On real questions

One day, some people who were Sadducees came to Jesus with story problem.

“Teacher,” they said. “We want to understand how to apply something that Moses taught.”

According to an interpretation of the law Moses handed down from God, if a man and woman were married and he died without any children, the man’s brother could marry the woman, and the first male child would have all the status and inheritance than the first brother’s son would have received.

In a culture where wealth was attached to property and where women most often did not have land or other economic status, this was a way to provide protection.
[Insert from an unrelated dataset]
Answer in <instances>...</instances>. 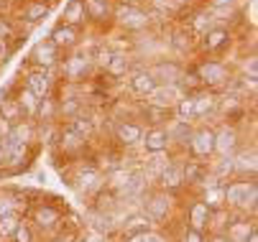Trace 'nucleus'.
Segmentation results:
<instances>
[{"label":"nucleus","mask_w":258,"mask_h":242,"mask_svg":"<svg viewBox=\"0 0 258 242\" xmlns=\"http://www.w3.org/2000/svg\"><path fill=\"white\" fill-rule=\"evenodd\" d=\"M85 13L87 18L102 23L113 16V8H110V0H85Z\"/></svg>","instance_id":"nucleus-19"},{"label":"nucleus","mask_w":258,"mask_h":242,"mask_svg":"<svg viewBox=\"0 0 258 242\" xmlns=\"http://www.w3.org/2000/svg\"><path fill=\"white\" fill-rule=\"evenodd\" d=\"M141 141L146 146V151L149 153H164L171 143V138H169V130L166 128H151V130H146V135H141Z\"/></svg>","instance_id":"nucleus-10"},{"label":"nucleus","mask_w":258,"mask_h":242,"mask_svg":"<svg viewBox=\"0 0 258 242\" xmlns=\"http://www.w3.org/2000/svg\"><path fill=\"white\" fill-rule=\"evenodd\" d=\"M56 49H72L77 44V28H72V26H56L51 31V39H49Z\"/></svg>","instance_id":"nucleus-14"},{"label":"nucleus","mask_w":258,"mask_h":242,"mask_svg":"<svg viewBox=\"0 0 258 242\" xmlns=\"http://www.w3.org/2000/svg\"><path fill=\"white\" fill-rule=\"evenodd\" d=\"M82 141H85V138H82V135H77L72 128H67V130H64V135H61V143H64V148H72V151L80 148V146H82Z\"/></svg>","instance_id":"nucleus-32"},{"label":"nucleus","mask_w":258,"mask_h":242,"mask_svg":"<svg viewBox=\"0 0 258 242\" xmlns=\"http://www.w3.org/2000/svg\"><path fill=\"white\" fill-rule=\"evenodd\" d=\"M169 206H171V201H169L166 194H154V196L149 199V204H146V217L154 219V222H159V219L166 217Z\"/></svg>","instance_id":"nucleus-15"},{"label":"nucleus","mask_w":258,"mask_h":242,"mask_svg":"<svg viewBox=\"0 0 258 242\" xmlns=\"http://www.w3.org/2000/svg\"><path fill=\"white\" fill-rule=\"evenodd\" d=\"M159 179H161V186H164V189H176V186H181V184H184L181 166H166L161 174H159Z\"/></svg>","instance_id":"nucleus-25"},{"label":"nucleus","mask_w":258,"mask_h":242,"mask_svg":"<svg viewBox=\"0 0 258 242\" xmlns=\"http://www.w3.org/2000/svg\"><path fill=\"white\" fill-rule=\"evenodd\" d=\"M39 97H36L31 89H21L18 92V97H16V105L21 107V112L23 115H36V112H39Z\"/></svg>","instance_id":"nucleus-24"},{"label":"nucleus","mask_w":258,"mask_h":242,"mask_svg":"<svg viewBox=\"0 0 258 242\" xmlns=\"http://www.w3.org/2000/svg\"><path fill=\"white\" fill-rule=\"evenodd\" d=\"M146 117H149V123H154V128H161L164 117L169 120L171 117V110H161V107H146Z\"/></svg>","instance_id":"nucleus-30"},{"label":"nucleus","mask_w":258,"mask_h":242,"mask_svg":"<svg viewBox=\"0 0 258 242\" xmlns=\"http://www.w3.org/2000/svg\"><path fill=\"white\" fill-rule=\"evenodd\" d=\"M131 89H133L136 94H141V97H149V94L156 89L154 74L149 72V69H138V72H133V77H131Z\"/></svg>","instance_id":"nucleus-13"},{"label":"nucleus","mask_w":258,"mask_h":242,"mask_svg":"<svg viewBox=\"0 0 258 242\" xmlns=\"http://www.w3.org/2000/svg\"><path fill=\"white\" fill-rule=\"evenodd\" d=\"M59 112H61V115H67V117L77 115V112H80V102H77V99H64L61 105H59Z\"/></svg>","instance_id":"nucleus-36"},{"label":"nucleus","mask_w":258,"mask_h":242,"mask_svg":"<svg viewBox=\"0 0 258 242\" xmlns=\"http://www.w3.org/2000/svg\"><path fill=\"white\" fill-rule=\"evenodd\" d=\"M184 242H202V234H200L197 229H189L187 237H184Z\"/></svg>","instance_id":"nucleus-44"},{"label":"nucleus","mask_w":258,"mask_h":242,"mask_svg":"<svg viewBox=\"0 0 258 242\" xmlns=\"http://www.w3.org/2000/svg\"><path fill=\"white\" fill-rule=\"evenodd\" d=\"M230 44V31L223 28V26H212L202 33V39H200V46L207 51V54H215L220 49H225Z\"/></svg>","instance_id":"nucleus-8"},{"label":"nucleus","mask_w":258,"mask_h":242,"mask_svg":"<svg viewBox=\"0 0 258 242\" xmlns=\"http://www.w3.org/2000/svg\"><path fill=\"white\" fill-rule=\"evenodd\" d=\"M174 112H176V120L189 123L195 117V99H192V94H181L179 102L174 105Z\"/></svg>","instance_id":"nucleus-26"},{"label":"nucleus","mask_w":258,"mask_h":242,"mask_svg":"<svg viewBox=\"0 0 258 242\" xmlns=\"http://www.w3.org/2000/svg\"><path fill=\"white\" fill-rule=\"evenodd\" d=\"M18 224H21V222H18L13 214H8V217H0V237H8V234H13Z\"/></svg>","instance_id":"nucleus-33"},{"label":"nucleus","mask_w":258,"mask_h":242,"mask_svg":"<svg viewBox=\"0 0 258 242\" xmlns=\"http://www.w3.org/2000/svg\"><path fill=\"white\" fill-rule=\"evenodd\" d=\"M21 107L16 105V99H3V107H0V117H6L16 125V120H21Z\"/></svg>","instance_id":"nucleus-28"},{"label":"nucleus","mask_w":258,"mask_h":242,"mask_svg":"<svg viewBox=\"0 0 258 242\" xmlns=\"http://www.w3.org/2000/svg\"><path fill=\"white\" fill-rule=\"evenodd\" d=\"M31 239H33L31 237V229L26 224H18L16 232H13V242H31Z\"/></svg>","instance_id":"nucleus-38"},{"label":"nucleus","mask_w":258,"mask_h":242,"mask_svg":"<svg viewBox=\"0 0 258 242\" xmlns=\"http://www.w3.org/2000/svg\"><path fill=\"white\" fill-rule=\"evenodd\" d=\"M181 174H184V181H197L202 176V166L200 163H187L181 168Z\"/></svg>","instance_id":"nucleus-35"},{"label":"nucleus","mask_w":258,"mask_h":242,"mask_svg":"<svg viewBox=\"0 0 258 242\" xmlns=\"http://www.w3.org/2000/svg\"><path fill=\"white\" fill-rule=\"evenodd\" d=\"M33 219L41 229H51L61 219V214H59V209H54V206H39V209L33 212Z\"/></svg>","instance_id":"nucleus-22"},{"label":"nucleus","mask_w":258,"mask_h":242,"mask_svg":"<svg viewBox=\"0 0 258 242\" xmlns=\"http://www.w3.org/2000/svg\"><path fill=\"white\" fill-rule=\"evenodd\" d=\"M238 0H210V8L217 11V8H235Z\"/></svg>","instance_id":"nucleus-40"},{"label":"nucleus","mask_w":258,"mask_h":242,"mask_svg":"<svg viewBox=\"0 0 258 242\" xmlns=\"http://www.w3.org/2000/svg\"><path fill=\"white\" fill-rule=\"evenodd\" d=\"M248 232H250L248 224H233V227L228 229V237H230L233 242H243V239H248Z\"/></svg>","instance_id":"nucleus-34"},{"label":"nucleus","mask_w":258,"mask_h":242,"mask_svg":"<svg viewBox=\"0 0 258 242\" xmlns=\"http://www.w3.org/2000/svg\"><path fill=\"white\" fill-rule=\"evenodd\" d=\"M141 135H143V130H141V125H136V123H118V128H115V138H118V143L120 146H136L138 141H141Z\"/></svg>","instance_id":"nucleus-16"},{"label":"nucleus","mask_w":258,"mask_h":242,"mask_svg":"<svg viewBox=\"0 0 258 242\" xmlns=\"http://www.w3.org/2000/svg\"><path fill=\"white\" fill-rule=\"evenodd\" d=\"M90 72H92V59L85 56V54H72L61 66V74L69 82H82Z\"/></svg>","instance_id":"nucleus-5"},{"label":"nucleus","mask_w":258,"mask_h":242,"mask_svg":"<svg viewBox=\"0 0 258 242\" xmlns=\"http://www.w3.org/2000/svg\"><path fill=\"white\" fill-rule=\"evenodd\" d=\"M21 18L26 21V23H41V21H46L49 18V6L46 3H41V0H31V3L21 11Z\"/></svg>","instance_id":"nucleus-18"},{"label":"nucleus","mask_w":258,"mask_h":242,"mask_svg":"<svg viewBox=\"0 0 258 242\" xmlns=\"http://www.w3.org/2000/svg\"><path fill=\"white\" fill-rule=\"evenodd\" d=\"M131 242H146V237H143V234H136V237H133Z\"/></svg>","instance_id":"nucleus-46"},{"label":"nucleus","mask_w":258,"mask_h":242,"mask_svg":"<svg viewBox=\"0 0 258 242\" xmlns=\"http://www.w3.org/2000/svg\"><path fill=\"white\" fill-rule=\"evenodd\" d=\"M13 26L8 23V18H3V16H0V39H13Z\"/></svg>","instance_id":"nucleus-39"},{"label":"nucleus","mask_w":258,"mask_h":242,"mask_svg":"<svg viewBox=\"0 0 258 242\" xmlns=\"http://www.w3.org/2000/svg\"><path fill=\"white\" fill-rule=\"evenodd\" d=\"M169 138H171V141H179V143H189L192 130H189V125L184 123V120H176V123H174V128L169 130Z\"/></svg>","instance_id":"nucleus-27"},{"label":"nucleus","mask_w":258,"mask_h":242,"mask_svg":"<svg viewBox=\"0 0 258 242\" xmlns=\"http://www.w3.org/2000/svg\"><path fill=\"white\" fill-rule=\"evenodd\" d=\"M212 242H225V239H212Z\"/></svg>","instance_id":"nucleus-48"},{"label":"nucleus","mask_w":258,"mask_h":242,"mask_svg":"<svg viewBox=\"0 0 258 242\" xmlns=\"http://www.w3.org/2000/svg\"><path fill=\"white\" fill-rule=\"evenodd\" d=\"M255 196H258L255 181H235L223 191V199L233 206H255Z\"/></svg>","instance_id":"nucleus-3"},{"label":"nucleus","mask_w":258,"mask_h":242,"mask_svg":"<svg viewBox=\"0 0 258 242\" xmlns=\"http://www.w3.org/2000/svg\"><path fill=\"white\" fill-rule=\"evenodd\" d=\"M11 39H0V64H3L6 59H8V54H11V44H8Z\"/></svg>","instance_id":"nucleus-43"},{"label":"nucleus","mask_w":258,"mask_h":242,"mask_svg":"<svg viewBox=\"0 0 258 242\" xmlns=\"http://www.w3.org/2000/svg\"><path fill=\"white\" fill-rule=\"evenodd\" d=\"M149 72L154 74L156 84H174L176 87L179 82H184V66L179 61H159Z\"/></svg>","instance_id":"nucleus-4"},{"label":"nucleus","mask_w":258,"mask_h":242,"mask_svg":"<svg viewBox=\"0 0 258 242\" xmlns=\"http://www.w3.org/2000/svg\"><path fill=\"white\" fill-rule=\"evenodd\" d=\"M235 148H238V130L230 128V125L220 128V130L215 133V151L223 153L225 158H230Z\"/></svg>","instance_id":"nucleus-11"},{"label":"nucleus","mask_w":258,"mask_h":242,"mask_svg":"<svg viewBox=\"0 0 258 242\" xmlns=\"http://www.w3.org/2000/svg\"><path fill=\"white\" fill-rule=\"evenodd\" d=\"M189 222H192V229H202V227H207V222H210V206L205 204V201H195L192 204V209H189Z\"/></svg>","instance_id":"nucleus-23"},{"label":"nucleus","mask_w":258,"mask_h":242,"mask_svg":"<svg viewBox=\"0 0 258 242\" xmlns=\"http://www.w3.org/2000/svg\"><path fill=\"white\" fill-rule=\"evenodd\" d=\"M128 69H131V59L125 54H113V56H107V61H105V72L110 77H125Z\"/></svg>","instance_id":"nucleus-21"},{"label":"nucleus","mask_w":258,"mask_h":242,"mask_svg":"<svg viewBox=\"0 0 258 242\" xmlns=\"http://www.w3.org/2000/svg\"><path fill=\"white\" fill-rule=\"evenodd\" d=\"M243 72H245V77H250V82H255V79H258V61H255V56H250V59L245 61Z\"/></svg>","instance_id":"nucleus-37"},{"label":"nucleus","mask_w":258,"mask_h":242,"mask_svg":"<svg viewBox=\"0 0 258 242\" xmlns=\"http://www.w3.org/2000/svg\"><path fill=\"white\" fill-rule=\"evenodd\" d=\"M0 163H6V153H3V146H0Z\"/></svg>","instance_id":"nucleus-47"},{"label":"nucleus","mask_w":258,"mask_h":242,"mask_svg":"<svg viewBox=\"0 0 258 242\" xmlns=\"http://www.w3.org/2000/svg\"><path fill=\"white\" fill-rule=\"evenodd\" d=\"M171 46H174L179 54H187V51H189V46H192L189 31H176V33H174V41H171Z\"/></svg>","instance_id":"nucleus-29"},{"label":"nucleus","mask_w":258,"mask_h":242,"mask_svg":"<svg viewBox=\"0 0 258 242\" xmlns=\"http://www.w3.org/2000/svg\"><path fill=\"white\" fill-rule=\"evenodd\" d=\"M189 146H192V153L200 156V158H207L215 153V130L210 128H200L192 133L189 138Z\"/></svg>","instance_id":"nucleus-9"},{"label":"nucleus","mask_w":258,"mask_h":242,"mask_svg":"<svg viewBox=\"0 0 258 242\" xmlns=\"http://www.w3.org/2000/svg\"><path fill=\"white\" fill-rule=\"evenodd\" d=\"M233 168H238V171H255V151H250V153H243V156H238V161H233Z\"/></svg>","instance_id":"nucleus-31"},{"label":"nucleus","mask_w":258,"mask_h":242,"mask_svg":"<svg viewBox=\"0 0 258 242\" xmlns=\"http://www.w3.org/2000/svg\"><path fill=\"white\" fill-rule=\"evenodd\" d=\"M113 16H115V21L120 23V28H125V31H143L146 26H149V13H146L143 8H138V6H131V3H123V6H118L115 11H113Z\"/></svg>","instance_id":"nucleus-2"},{"label":"nucleus","mask_w":258,"mask_h":242,"mask_svg":"<svg viewBox=\"0 0 258 242\" xmlns=\"http://www.w3.org/2000/svg\"><path fill=\"white\" fill-rule=\"evenodd\" d=\"M11 128H13V123H11V120L0 117V141H3V138H8V135H11Z\"/></svg>","instance_id":"nucleus-42"},{"label":"nucleus","mask_w":258,"mask_h":242,"mask_svg":"<svg viewBox=\"0 0 258 242\" xmlns=\"http://www.w3.org/2000/svg\"><path fill=\"white\" fill-rule=\"evenodd\" d=\"M8 214H13V201L0 196V217H8Z\"/></svg>","instance_id":"nucleus-41"},{"label":"nucleus","mask_w":258,"mask_h":242,"mask_svg":"<svg viewBox=\"0 0 258 242\" xmlns=\"http://www.w3.org/2000/svg\"><path fill=\"white\" fill-rule=\"evenodd\" d=\"M72 239H75V237H72V234H61L56 242H72Z\"/></svg>","instance_id":"nucleus-45"},{"label":"nucleus","mask_w":258,"mask_h":242,"mask_svg":"<svg viewBox=\"0 0 258 242\" xmlns=\"http://www.w3.org/2000/svg\"><path fill=\"white\" fill-rule=\"evenodd\" d=\"M197 79L202 87L215 89V87H223L230 82V72L223 61H202L197 66Z\"/></svg>","instance_id":"nucleus-1"},{"label":"nucleus","mask_w":258,"mask_h":242,"mask_svg":"<svg viewBox=\"0 0 258 242\" xmlns=\"http://www.w3.org/2000/svg\"><path fill=\"white\" fill-rule=\"evenodd\" d=\"M31 61L36 64V69L49 72V69L56 66V61H59V49L51 41H39L33 46V51H31Z\"/></svg>","instance_id":"nucleus-6"},{"label":"nucleus","mask_w":258,"mask_h":242,"mask_svg":"<svg viewBox=\"0 0 258 242\" xmlns=\"http://www.w3.org/2000/svg\"><path fill=\"white\" fill-rule=\"evenodd\" d=\"M87 21V13H85V0H69L67 8H64V26H72L77 28Z\"/></svg>","instance_id":"nucleus-17"},{"label":"nucleus","mask_w":258,"mask_h":242,"mask_svg":"<svg viewBox=\"0 0 258 242\" xmlns=\"http://www.w3.org/2000/svg\"><path fill=\"white\" fill-rule=\"evenodd\" d=\"M179 97H181L179 87H174V84H156V89L149 94V105L151 107H161V110H174Z\"/></svg>","instance_id":"nucleus-7"},{"label":"nucleus","mask_w":258,"mask_h":242,"mask_svg":"<svg viewBox=\"0 0 258 242\" xmlns=\"http://www.w3.org/2000/svg\"><path fill=\"white\" fill-rule=\"evenodd\" d=\"M192 99H195V117H207L217 110V97L210 92H200Z\"/></svg>","instance_id":"nucleus-20"},{"label":"nucleus","mask_w":258,"mask_h":242,"mask_svg":"<svg viewBox=\"0 0 258 242\" xmlns=\"http://www.w3.org/2000/svg\"><path fill=\"white\" fill-rule=\"evenodd\" d=\"M26 89H31L39 99L49 97V89H51L49 74L44 72V69H33V72H28V77H26Z\"/></svg>","instance_id":"nucleus-12"}]
</instances>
For us, it feels strange. But don’t let that distract us from the story that’s unfolding. Because the Sadducees then described a family with seven brothers who each married the same woman and each died.

It sounds like a setup.

And it was.

They said to Jesus, ““In the resurrection therefore, which one’s wife will she be? For all seven had married her.” I’m tempted to explain the question, explain the culture, explain.

But I’m not going to. Because the question that the Sadducees asked was not a real question.

Why? Because the Sadducees didn’t believe there was a resurrection. You live and you die.

The heart of the story is that people who didn’t believe in life after death at all were creating a made-up story about how that life might function. And they were asking the question, but didn’t want to learn the answer. They were hoping to make Jesus look foolish with a hard question.

So Jesus didn’t answer their question about the fictional woman. Instead, he talked to them about a real afterlife.

I’ll talk more about that in a couple days. But here’s the lesson.

What sounds like an important question often isn’t. Jesus answered with what was important to God, not to people trying to build their own power.